The mechanism of Vitamin K2 is best understood by its ability to interface with many enzymes and proteins that involve bone formation, including Osteocalcin, Protein S, and Matrix GLA Protein (MGP).




Vitamin K2 helps with bone matrix formation during bone mineralization. It does this by acting as a cofactor for microsomal-gamma carboxylase. To understand this, we must first explain that carboxylated osteocalcin (as compared to de-carboxylated osteocalcin) is the needed state for bone mineralization. Osteocalcin is a hormone released by osteoblasts that is a signal of the bone remodeling process. When osteocalcin is carboxylated, calcium can move into the bone and help with remodeling. So, Vitamin K is a cofactor for microsomal gamma carboxylase that helps facilitate the conversion of glutamyl to gamma carboxyglutamyl residues in osteocalcin. In the gamma-carboxyglutamic state, osteocalcin binds calcium leading to bone mineralization (Munoz-Garach & et.al, 2020).
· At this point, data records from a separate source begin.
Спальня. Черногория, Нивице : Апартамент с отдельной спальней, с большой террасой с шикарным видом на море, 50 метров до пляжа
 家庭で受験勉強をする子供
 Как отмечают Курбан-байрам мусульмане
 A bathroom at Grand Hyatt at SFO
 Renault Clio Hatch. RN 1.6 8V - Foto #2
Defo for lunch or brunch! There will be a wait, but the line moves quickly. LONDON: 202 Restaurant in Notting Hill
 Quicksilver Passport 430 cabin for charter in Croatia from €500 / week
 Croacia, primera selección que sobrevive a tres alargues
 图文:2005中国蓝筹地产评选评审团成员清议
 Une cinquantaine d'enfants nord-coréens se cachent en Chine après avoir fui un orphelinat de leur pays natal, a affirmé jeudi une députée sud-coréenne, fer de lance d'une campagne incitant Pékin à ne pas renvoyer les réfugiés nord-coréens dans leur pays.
  • In addition, bone proteins interact with Vitamin K2 such as:

  • Protein S. Interfaces with Vitamin K2 to regulate osteoclasts activity.

  • Matrix GLA protein (MGP). This Vitamin K2-linked protein is involved with binding of hydroxyapatite crystals and organic crystals in bone.

  • Vitamin K2 decreases Receptor Activator of Nuclear Factor Kappa-beta Ligand (RANKL). This decreases osteoclast activity and promotes bone formation.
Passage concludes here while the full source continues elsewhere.